Batman has persevered through so many phases, from a film-noir feel and the high camp of the '60s TV show starring Adam West to the Dark Knight of a shadowy, psychologically tortured figure as popularized by Frank Miller's graphic novels and Christopher Nolan's feature films. The character endures by having as many entry points to his story as he has incarnations.

"Through these 75 years, Batman has been fine-tuned by hundreds of writers and artists into honed perfection," Meltzer says. "He is perfectly defined and, I maintain, the most perfectly defined literary character. The odd part is, although he's moved from camp, to dark, to self-hating, to self-confidence, you always somehow know exactly what Batman 'would do.' There's a core that never changes."

For Batman Day, DC co-publisher Dan DiDio asked Meltzer to create a new comic that would rightly celebrate the Caped Crusader's entire history. "I wanted the story to stay true to that original and honor all the came after," Meltzer says. "No pressure."

"Batman has stayed relevant," DiDio says, "because he is constantly reinvented and reinterpreted by every generation."

For the new comic, Meltzer and designer Chip Kidd deconstructed Kane and Finger's first Batman story, then wove in a trove of character history. "We took the story apart and then rebuilt it with those original images from the first story," Meltzer says. "It was like doing a jigsaw puzzle."

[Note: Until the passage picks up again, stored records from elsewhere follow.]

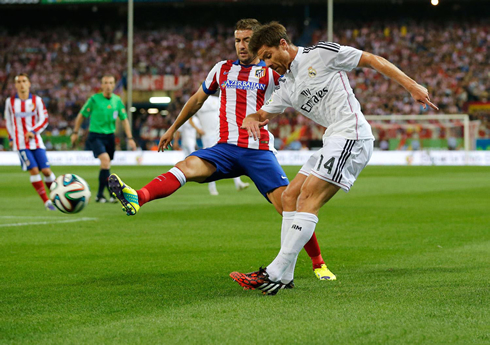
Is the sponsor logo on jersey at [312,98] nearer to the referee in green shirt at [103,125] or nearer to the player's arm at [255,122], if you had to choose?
the player's arm at [255,122]

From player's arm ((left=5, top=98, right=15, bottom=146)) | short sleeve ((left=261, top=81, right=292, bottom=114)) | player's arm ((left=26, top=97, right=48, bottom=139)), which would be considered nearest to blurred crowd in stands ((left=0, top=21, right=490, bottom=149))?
player's arm ((left=5, top=98, right=15, bottom=146))

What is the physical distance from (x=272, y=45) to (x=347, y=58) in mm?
540

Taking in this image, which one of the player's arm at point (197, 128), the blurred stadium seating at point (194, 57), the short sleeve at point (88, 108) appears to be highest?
the blurred stadium seating at point (194, 57)

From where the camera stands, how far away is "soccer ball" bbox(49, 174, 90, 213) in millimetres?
6223

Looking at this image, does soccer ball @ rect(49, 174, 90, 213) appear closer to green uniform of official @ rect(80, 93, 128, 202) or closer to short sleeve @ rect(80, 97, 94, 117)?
green uniform of official @ rect(80, 93, 128, 202)

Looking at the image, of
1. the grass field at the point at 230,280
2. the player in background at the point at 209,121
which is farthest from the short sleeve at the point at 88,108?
the player in background at the point at 209,121

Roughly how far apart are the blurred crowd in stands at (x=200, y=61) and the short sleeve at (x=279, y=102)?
2992 centimetres

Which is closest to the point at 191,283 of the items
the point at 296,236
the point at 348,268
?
the point at 296,236

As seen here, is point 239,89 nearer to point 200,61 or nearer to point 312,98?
point 312,98

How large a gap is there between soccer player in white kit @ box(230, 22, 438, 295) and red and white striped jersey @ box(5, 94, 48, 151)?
8034 mm

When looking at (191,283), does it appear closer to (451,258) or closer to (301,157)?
(451,258)

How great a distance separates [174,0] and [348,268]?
37.6 metres

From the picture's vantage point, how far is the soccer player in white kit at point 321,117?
17.1 ft

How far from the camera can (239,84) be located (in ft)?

Meltzer and Kidd's reimagined comic echoes the theme of need for superheroes in a scary world, as it alludes not only to young Bruce Wayne becoming an orphan after a theater performance, but also to the 2012 multiplex shooting in Aurora, Colo., at a midnight screening of The Dark Knight Rises, the final installment of Nolan's recent Batman trilogy.

"First and foremost, that was of course a call to his dead parents," Meltzer says of a scene in his new Batman story. "But you better believe that those theater shootings were right there, too. For 75 years, Batman has been a cultural shield, protecting us from our deepest fears."

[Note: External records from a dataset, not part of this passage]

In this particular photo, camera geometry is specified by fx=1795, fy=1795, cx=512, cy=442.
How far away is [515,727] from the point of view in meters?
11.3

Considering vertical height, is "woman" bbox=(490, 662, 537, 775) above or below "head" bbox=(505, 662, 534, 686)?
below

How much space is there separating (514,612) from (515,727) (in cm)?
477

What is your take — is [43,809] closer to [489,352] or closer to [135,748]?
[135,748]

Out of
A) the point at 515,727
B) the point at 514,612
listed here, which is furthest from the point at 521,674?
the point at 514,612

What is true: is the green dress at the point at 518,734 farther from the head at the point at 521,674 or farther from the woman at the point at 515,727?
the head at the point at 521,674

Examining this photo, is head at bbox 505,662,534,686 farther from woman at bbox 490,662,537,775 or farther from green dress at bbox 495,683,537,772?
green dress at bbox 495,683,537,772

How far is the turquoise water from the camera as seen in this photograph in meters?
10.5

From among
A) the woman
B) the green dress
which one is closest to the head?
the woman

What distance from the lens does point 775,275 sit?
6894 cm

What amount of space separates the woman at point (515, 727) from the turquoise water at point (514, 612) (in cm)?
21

So beneath the savvy marketing and cool collectibles, why exactly does Batman endure as a pop-cultural force?

"Thanks to Bill Finger, Batman was the first comic-book superhero to have a psychological reason to wage war on crime," says Marc Tyler Nobleman, the Washington-based author of Bill the Boy Wonder: The Secret Co-Creator of Batman. "While he was an original fusion of elements of earlier characters, it was this emotional motive that stood out most. We identify with Batman/Bruce Wayne not only because he has no powers, but also because he has no parents. We empathize with his empathy."

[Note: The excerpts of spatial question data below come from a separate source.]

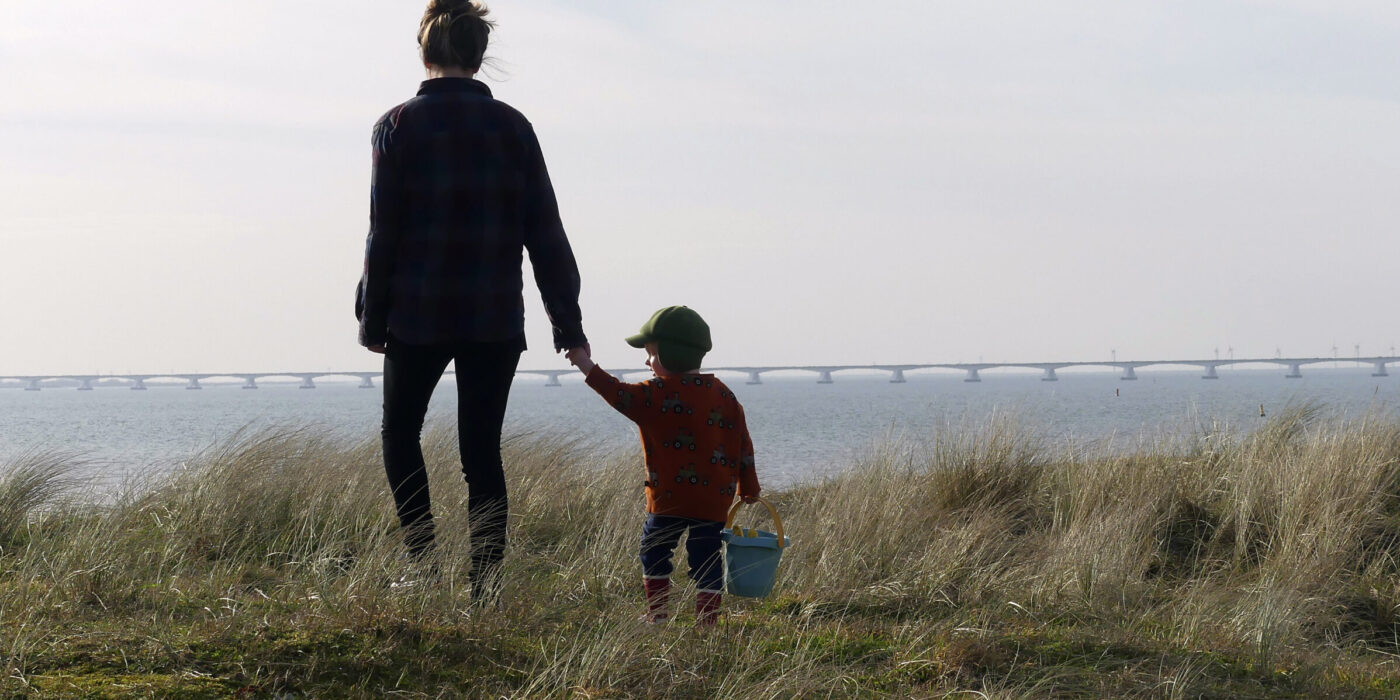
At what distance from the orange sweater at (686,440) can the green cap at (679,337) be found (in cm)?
6

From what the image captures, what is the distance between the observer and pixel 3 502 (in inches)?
217

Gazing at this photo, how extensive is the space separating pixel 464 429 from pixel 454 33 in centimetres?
130

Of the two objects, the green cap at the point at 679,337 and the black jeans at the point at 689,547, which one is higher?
the green cap at the point at 679,337

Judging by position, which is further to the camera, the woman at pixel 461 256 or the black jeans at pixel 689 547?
the black jeans at pixel 689 547

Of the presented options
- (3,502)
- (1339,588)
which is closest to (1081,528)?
(1339,588)

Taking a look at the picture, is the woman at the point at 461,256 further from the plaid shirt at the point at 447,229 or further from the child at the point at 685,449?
the child at the point at 685,449

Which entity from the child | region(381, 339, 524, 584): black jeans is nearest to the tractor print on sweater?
the child

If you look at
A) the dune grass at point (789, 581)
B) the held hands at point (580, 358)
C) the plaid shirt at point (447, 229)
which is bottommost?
the dune grass at point (789, 581)

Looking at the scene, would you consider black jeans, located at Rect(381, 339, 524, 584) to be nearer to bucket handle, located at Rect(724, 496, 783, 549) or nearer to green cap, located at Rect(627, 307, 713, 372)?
green cap, located at Rect(627, 307, 713, 372)

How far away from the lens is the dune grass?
9.82 ft

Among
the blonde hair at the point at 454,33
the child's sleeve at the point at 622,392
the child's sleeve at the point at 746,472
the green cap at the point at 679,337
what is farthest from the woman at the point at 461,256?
the child's sleeve at the point at 746,472

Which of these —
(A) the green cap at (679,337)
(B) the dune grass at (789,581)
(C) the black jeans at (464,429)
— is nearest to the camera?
(B) the dune grass at (789,581)

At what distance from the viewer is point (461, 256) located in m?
3.56

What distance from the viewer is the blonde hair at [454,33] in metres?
3.69
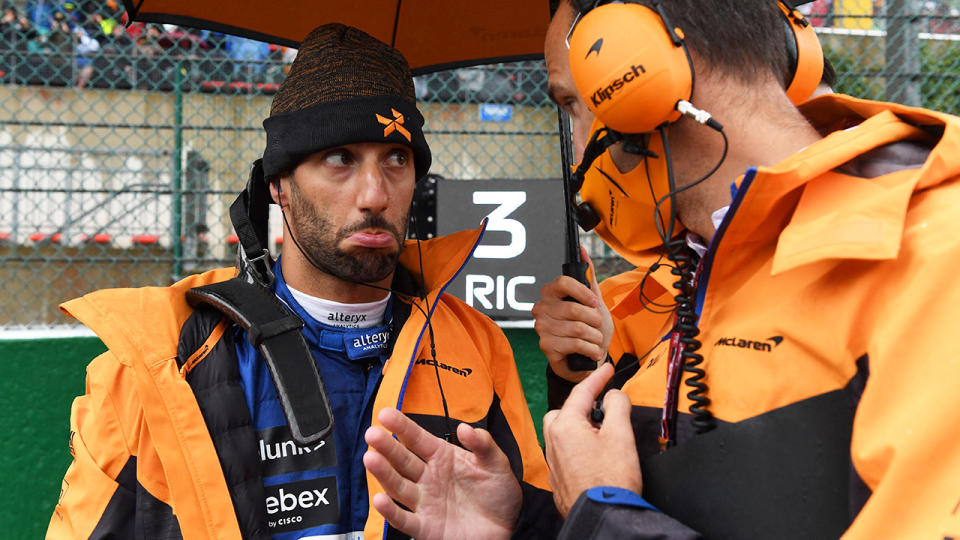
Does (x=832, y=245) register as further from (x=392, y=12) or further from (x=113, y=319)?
(x=392, y=12)

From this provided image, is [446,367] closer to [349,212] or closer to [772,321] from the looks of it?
[349,212]

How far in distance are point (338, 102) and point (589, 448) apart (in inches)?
55.4

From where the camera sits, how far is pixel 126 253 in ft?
14.9

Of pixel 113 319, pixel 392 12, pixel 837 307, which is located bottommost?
pixel 113 319

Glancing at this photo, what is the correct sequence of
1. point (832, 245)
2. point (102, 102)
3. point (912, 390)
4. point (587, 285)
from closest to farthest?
point (912, 390), point (832, 245), point (587, 285), point (102, 102)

Glen Weldon, a Washington-based comics contributor for NPR and author of the forthcoming book The Caped Crusade: The Rise of Batman and the Triumph of Nerd Culture, believes Batman has remained relevant because of a crucial reinvention: He gained the psychology of obsession, thanks to writer Dennis O'Neil, who was hired to "fix" Batman after the campy TV show's demise.

"O'Neil's decision to introduce a note of obsession saved Batman, and indirectly the comics industry, by offering a masculine ideal with whom [capital-N] Nerds could identify, and cherish," Weldon says.

"Batman was obsessed. Driven. Consumed by his passionate devotion. Nerds read him, and saw themselves -- their inner lives -- reflected in a dark mirror," Weldon says.

Meltzer, by contrast, finds value in the constancy within Batman's creative malleability.

"The ears gets taller, then shorter. The costume will get darker, then lighter. The utility belt will get pouch-y, then sleeker. But Batman's character is as stubborn as the man beneath the cowl," Meltzer says. "He is immovable. He projects sheer will, convincing us we have a chance -- even when we don't. And. He. Will. Not. Change. We, as a people, need someone that committed to an ideal."